Thieves cut off the power before the great smykkekup in Germany

Values the order of billions of crowns were on Monday morning looted from the museum Grünes Gewölbe in Dresden. A museum in Dresden with a large collection of

Thieves cut off the power before the great smykkekup in Germany

Values the order of billions of crowns were on Monday morning looted from the museum Grünes Gewölbe in Dresden.

A museum in Dresden with a large collection of jewelry, jewels and gems have Monday morning had uninvited guests.

Thieves believed to have stolen values for up to 7.5 billion dollars, writes the German media Bild.

It is the historical museum Grünes Gewölbe (The Green Vault, red.), there have been looted.

the Thieves broken supposedly a window to the museum shortly before at 5 a.m. Monday morning. They had previously disconnected the power supply.

Police were on the spot, five minutes after the alarm had sounded, but there was the thieves escaped.

With themselves they have got the jewels from the 1700s, including diamonds and rubies.

- We are talking here about objects of inestimable cultural value, says museum curator Dirk Syndram at a press conference. Retrobet

It will be something near impossible to sell, so unique and easily recognizable jewelry, assesses Marion Ackermann, who is head of museums in the state of Saxony.

She adds that the stolen objects cultural value far exceeds the material value.

the museum building has now been sealed, while the staff checks the sessions in the attempt to determine exactly what is stolen.

There have not been any arrests in the case.
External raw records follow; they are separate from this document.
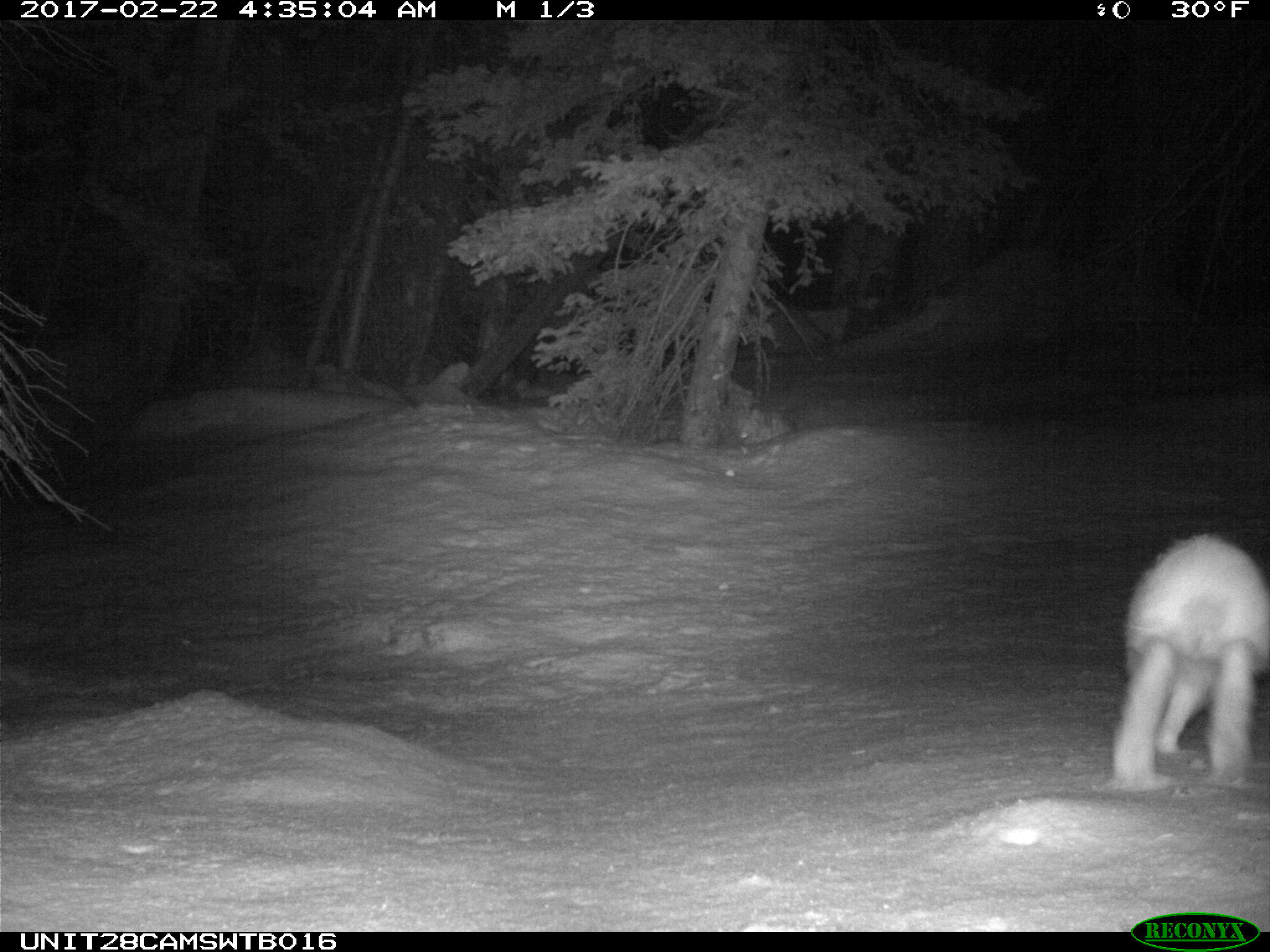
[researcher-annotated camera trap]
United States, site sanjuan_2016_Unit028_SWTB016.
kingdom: Animalia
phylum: Chordata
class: Mammalia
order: Lagomorpha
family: Leporidae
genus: Lepus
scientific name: Lepus americanus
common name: snowshoe hare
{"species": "Lepus americanus (snowshoe hare)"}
Minister-president of Saxony Michael Kretschmer calls the theft a hard blow for the region.

- The treasures that you find in the Grünes Gewölbe and the royal palace, is through the hundreds of years, the total of the people in Saxony, he says.

Grünes Gewölbe was founded in the 1800s by the elector of Saxony.

the Museum is named after the vaulted space in the kurfyrsteslottet, in which the treasury was decorated.

the Collections of among other things, silver and guldsmedekunst dating from the 1500s to the 1700s.

The precious objects came during the Second world War to the Soviet union as spoils of war. The values were subsequently delivered back to the former GDR in 1958.